A sudden knocking on the door startled them both, and they exchanged glances, for it was the
landlady calling to them. Mrs. Hosenpefer was a good woman, though advanced in years, a widow who
had run her home as a boardinghouse ever since her husband, a switchman on the railroad, had met a
tragic end under a boxcar that his advancing deafness had prevented hearing approach. Somewhat guiltily
the two young men opened the door to face the white-haired widow wringing her hands with despair.
"I don't know what to do," she wailed, "and I know I shouldn't bother you out here, but something
terrible has happened. My cat" - both listeners recoiled at the word "has been stolen. Poor Max, who
would do that to a sweet harmless animal like that?"
"Just what do you mean 'stolen'?" Jerry asked, fighting desperately to keep the tension out of his voice.
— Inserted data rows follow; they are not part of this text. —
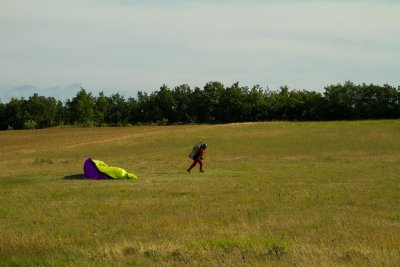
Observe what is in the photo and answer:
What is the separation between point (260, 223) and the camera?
45.8ft

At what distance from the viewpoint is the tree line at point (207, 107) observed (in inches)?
4112

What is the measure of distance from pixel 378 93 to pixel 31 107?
246 feet

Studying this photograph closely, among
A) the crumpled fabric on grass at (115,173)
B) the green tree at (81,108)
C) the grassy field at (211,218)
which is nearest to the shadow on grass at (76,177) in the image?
the grassy field at (211,218)

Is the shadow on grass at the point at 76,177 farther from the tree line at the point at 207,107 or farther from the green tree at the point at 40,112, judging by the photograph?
the green tree at the point at 40,112

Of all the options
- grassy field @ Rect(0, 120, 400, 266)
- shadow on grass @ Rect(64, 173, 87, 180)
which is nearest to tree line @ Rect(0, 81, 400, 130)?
grassy field @ Rect(0, 120, 400, 266)

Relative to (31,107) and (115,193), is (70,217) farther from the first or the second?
(31,107)

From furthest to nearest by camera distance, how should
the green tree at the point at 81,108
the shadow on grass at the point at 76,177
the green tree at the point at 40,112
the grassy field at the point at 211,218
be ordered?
the green tree at the point at 81,108 → the green tree at the point at 40,112 → the shadow on grass at the point at 76,177 → the grassy field at the point at 211,218

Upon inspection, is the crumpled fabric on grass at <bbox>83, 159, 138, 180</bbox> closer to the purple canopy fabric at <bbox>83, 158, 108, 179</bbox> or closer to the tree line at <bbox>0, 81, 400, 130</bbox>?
the purple canopy fabric at <bbox>83, 158, 108, 179</bbox>

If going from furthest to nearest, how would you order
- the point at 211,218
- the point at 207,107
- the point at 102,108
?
the point at 102,108, the point at 207,107, the point at 211,218

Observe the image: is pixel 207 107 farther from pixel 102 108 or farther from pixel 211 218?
pixel 211 218

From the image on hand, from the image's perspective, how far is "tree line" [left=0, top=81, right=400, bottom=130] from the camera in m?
104

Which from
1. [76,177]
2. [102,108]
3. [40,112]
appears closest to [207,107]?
[102,108]

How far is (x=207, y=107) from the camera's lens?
122750mm

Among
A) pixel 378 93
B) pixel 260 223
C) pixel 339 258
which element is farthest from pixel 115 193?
pixel 378 93
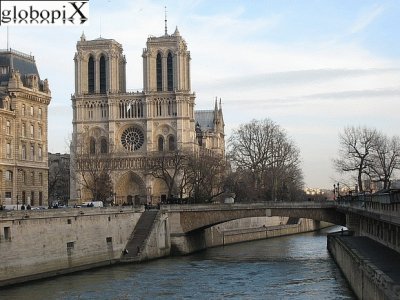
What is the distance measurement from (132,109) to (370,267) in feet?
303

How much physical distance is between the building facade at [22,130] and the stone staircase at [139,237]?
13.4 metres

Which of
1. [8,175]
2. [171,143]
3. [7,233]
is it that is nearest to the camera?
[7,233]

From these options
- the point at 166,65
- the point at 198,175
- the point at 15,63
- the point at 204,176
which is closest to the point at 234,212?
the point at 204,176

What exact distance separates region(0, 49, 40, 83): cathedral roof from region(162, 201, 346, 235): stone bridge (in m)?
20.2

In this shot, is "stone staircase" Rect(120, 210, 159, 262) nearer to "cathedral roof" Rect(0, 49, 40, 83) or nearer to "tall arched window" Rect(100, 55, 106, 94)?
"cathedral roof" Rect(0, 49, 40, 83)

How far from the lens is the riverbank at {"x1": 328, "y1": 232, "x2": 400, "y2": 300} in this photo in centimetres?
2674

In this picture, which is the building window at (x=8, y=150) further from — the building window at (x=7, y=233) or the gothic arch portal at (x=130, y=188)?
the gothic arch portal at (x=130, y=188)

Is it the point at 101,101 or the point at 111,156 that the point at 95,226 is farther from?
the point at 101,101

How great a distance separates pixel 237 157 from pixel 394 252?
6082 cm

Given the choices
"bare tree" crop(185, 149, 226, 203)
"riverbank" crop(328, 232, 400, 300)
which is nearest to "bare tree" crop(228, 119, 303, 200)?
"bare tree" crop(185, 149, 226, 203)

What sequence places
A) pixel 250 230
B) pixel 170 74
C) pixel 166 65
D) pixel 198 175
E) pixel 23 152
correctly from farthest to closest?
pixel 170 74 → pixel 166 65 → pixel 198 175 → pixel 250 230 → pixel 23 152

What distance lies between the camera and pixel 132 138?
121 metres

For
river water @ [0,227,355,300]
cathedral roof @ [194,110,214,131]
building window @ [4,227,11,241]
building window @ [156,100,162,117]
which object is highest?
cathedral roof @ [194,110,214,131]

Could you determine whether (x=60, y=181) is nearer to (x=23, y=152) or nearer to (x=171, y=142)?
(x=171, y=142)
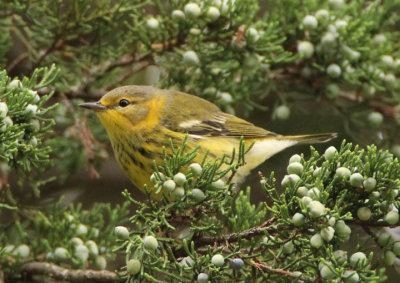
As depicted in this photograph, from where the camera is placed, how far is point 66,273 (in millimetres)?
2908

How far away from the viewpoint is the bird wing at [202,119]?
351 cm

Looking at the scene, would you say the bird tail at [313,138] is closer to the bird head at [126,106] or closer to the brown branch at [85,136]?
the bird head at [126,106]

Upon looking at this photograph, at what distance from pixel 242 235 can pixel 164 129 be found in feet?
4.10

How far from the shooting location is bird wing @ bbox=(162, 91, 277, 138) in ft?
11.5

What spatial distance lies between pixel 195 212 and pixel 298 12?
172cm

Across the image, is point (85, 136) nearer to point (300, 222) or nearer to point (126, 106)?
point (126, 106)

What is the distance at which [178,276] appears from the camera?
2201mm

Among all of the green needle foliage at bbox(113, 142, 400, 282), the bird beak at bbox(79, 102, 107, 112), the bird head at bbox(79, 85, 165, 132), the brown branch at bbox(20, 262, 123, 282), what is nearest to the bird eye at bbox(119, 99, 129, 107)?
the bird head at bbox(79, 85, 165, 132)

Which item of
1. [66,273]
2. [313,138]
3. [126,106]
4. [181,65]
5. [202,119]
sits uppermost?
[181,65]

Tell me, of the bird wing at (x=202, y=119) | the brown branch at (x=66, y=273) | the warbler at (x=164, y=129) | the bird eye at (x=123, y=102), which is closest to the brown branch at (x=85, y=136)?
the warbler at (x=164, y=129)

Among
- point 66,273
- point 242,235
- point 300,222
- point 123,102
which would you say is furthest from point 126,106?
point 300,222

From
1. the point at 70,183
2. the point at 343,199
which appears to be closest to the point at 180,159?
the point at 343,199

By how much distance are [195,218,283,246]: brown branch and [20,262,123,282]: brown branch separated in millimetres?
583

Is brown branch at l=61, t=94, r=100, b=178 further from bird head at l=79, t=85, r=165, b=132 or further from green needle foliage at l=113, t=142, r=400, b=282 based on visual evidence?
green needle foliage at l=113, t=142, r=400, b=282
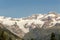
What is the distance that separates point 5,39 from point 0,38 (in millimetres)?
3785

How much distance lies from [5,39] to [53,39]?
2948cm

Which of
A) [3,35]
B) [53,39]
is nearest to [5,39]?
[3,35]

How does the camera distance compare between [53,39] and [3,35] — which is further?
[53,39]

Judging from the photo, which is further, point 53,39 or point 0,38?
point 53,39

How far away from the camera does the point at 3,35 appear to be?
92.1 m

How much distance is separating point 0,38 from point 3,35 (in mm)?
3254

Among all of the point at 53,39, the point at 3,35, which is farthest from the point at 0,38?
the point at 53,39

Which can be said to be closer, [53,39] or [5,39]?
[5,39]

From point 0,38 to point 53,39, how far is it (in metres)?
33.0

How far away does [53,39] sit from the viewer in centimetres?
11269

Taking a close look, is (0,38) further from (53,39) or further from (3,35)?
(53,39)

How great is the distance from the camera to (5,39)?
303 feet

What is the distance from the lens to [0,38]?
292ft

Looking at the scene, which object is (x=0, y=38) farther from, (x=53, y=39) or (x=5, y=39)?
(x=53, y=39)
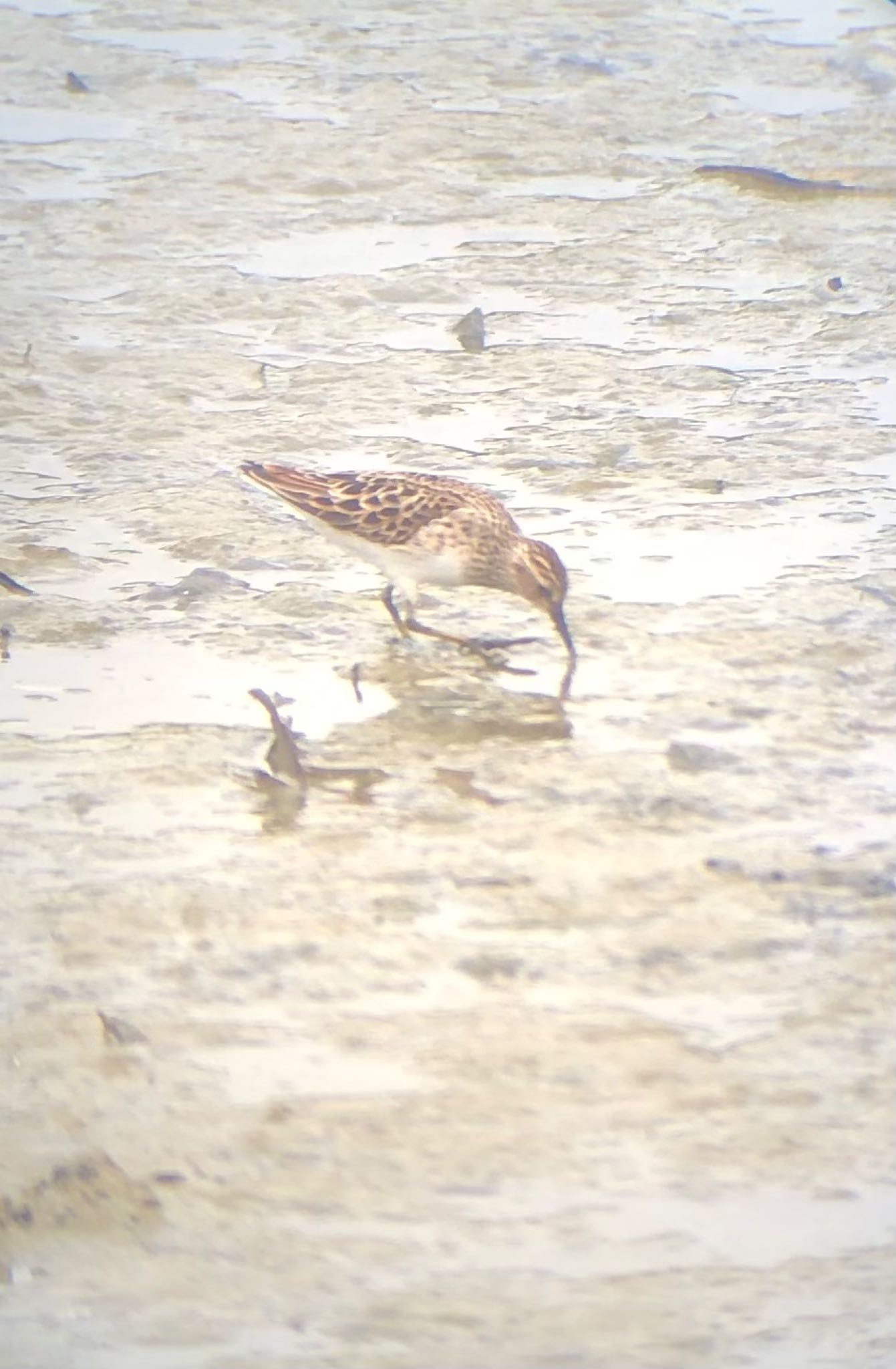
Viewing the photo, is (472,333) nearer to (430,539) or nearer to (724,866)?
(430,539)

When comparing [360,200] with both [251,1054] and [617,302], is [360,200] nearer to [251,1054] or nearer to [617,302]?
[617,302]

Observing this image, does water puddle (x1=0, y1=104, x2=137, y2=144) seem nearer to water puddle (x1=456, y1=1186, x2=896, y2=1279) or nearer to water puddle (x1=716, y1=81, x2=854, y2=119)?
water puddle (x1=716, y1=81, x2=854, y2=119)

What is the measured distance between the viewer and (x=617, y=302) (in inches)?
381

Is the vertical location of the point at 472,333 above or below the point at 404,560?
below

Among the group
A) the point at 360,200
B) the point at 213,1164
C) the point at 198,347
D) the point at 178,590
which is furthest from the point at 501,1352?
the point at 360,200

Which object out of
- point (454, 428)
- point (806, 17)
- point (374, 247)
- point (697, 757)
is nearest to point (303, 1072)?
point (697, 757)

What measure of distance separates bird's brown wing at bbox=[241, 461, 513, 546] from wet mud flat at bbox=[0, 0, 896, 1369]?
1.09 feet

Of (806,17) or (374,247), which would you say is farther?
(806,17)

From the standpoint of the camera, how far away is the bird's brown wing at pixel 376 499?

"I can't imagine why, some people will do awful things these days, it must be the drugs. Here I thought
my Max was asleep on the fence out there" - the two listening men stirred ever so slightly at the words -
"but he wasn't. Kidnapped. I just had a phone call from the sheriff in Clarktown that somebody had
thrown Max through a window or something right into the middle of the Unreformed Baptist choir
practice. Max was very angry and scratched the soloist. They caught him and called me because of the
tag on his collar."
"This call came through now?" Jerry asked, innocently.
"Not a minute ago. I rushed right out here to ask for help."
"And Clarktown is eighty miles away," Chuck said, and the chums exchanged pregnant, significant
glances.
"I know, an awful distance. How can I get my darling Max back?"
"Now don't you worry an instant," Jerry said, gently ushering the bereaved woman out. "We'll drive
right over and get Max. It's in the bag." The closing door shut off her cries of gratitude, and the
experimenters faced each other.
"Eighty miles!" Chuck shouted.
"Instantaneous transmission!"
"We've done it!"
"Done what?"
"I don't know - but whatever it is, I feel it is a great step forward for mankind!"
2
A SHOCKING DISCOVERY
"We'll just have to go back to the old drawing board" Chuck sighed gloomily, looking at the large hole
in the ground where the boulder had been and at the larger hole in the nearby hillside. "We just can't
control the cheddite projector no matter how hard we try."
"Let me have one more go," Jerry muttered as he probed the depths of the device with a long-shanked
screwdriver. For security's sake they had built their invention into a small portable Japanese television set,
and so cunningly contrived the inner wiring that it still functioned as a TV as well. Jerry finished his
adjustment and switched the set on. There was a quick glimpse of a vampire sinking his fangs into a girl's
fair neck before a secret button activated the cheddite projector. The TV screen now displayed a
complex wave form which changed shape as further adjustments were made.
"I think this is it." Jerry grinned as he sighted along the aerial. "I'm going to focus on that stick and
move it over by the ridge there. Here goes."
There was no sound or visible radiation from the device, but the cheddite force sprang out, unseen yet
irresistible. The stick did not move. However, a great rock a hundred yards away disappeared in a
fraction of a second and reappeared over the lake behind them. The sudden tumultuous splashing was
followed instantly by a wave of water that washed around their ankles.
"Our problem is control." Chuck grimaced unhappily, wiping off the TV set.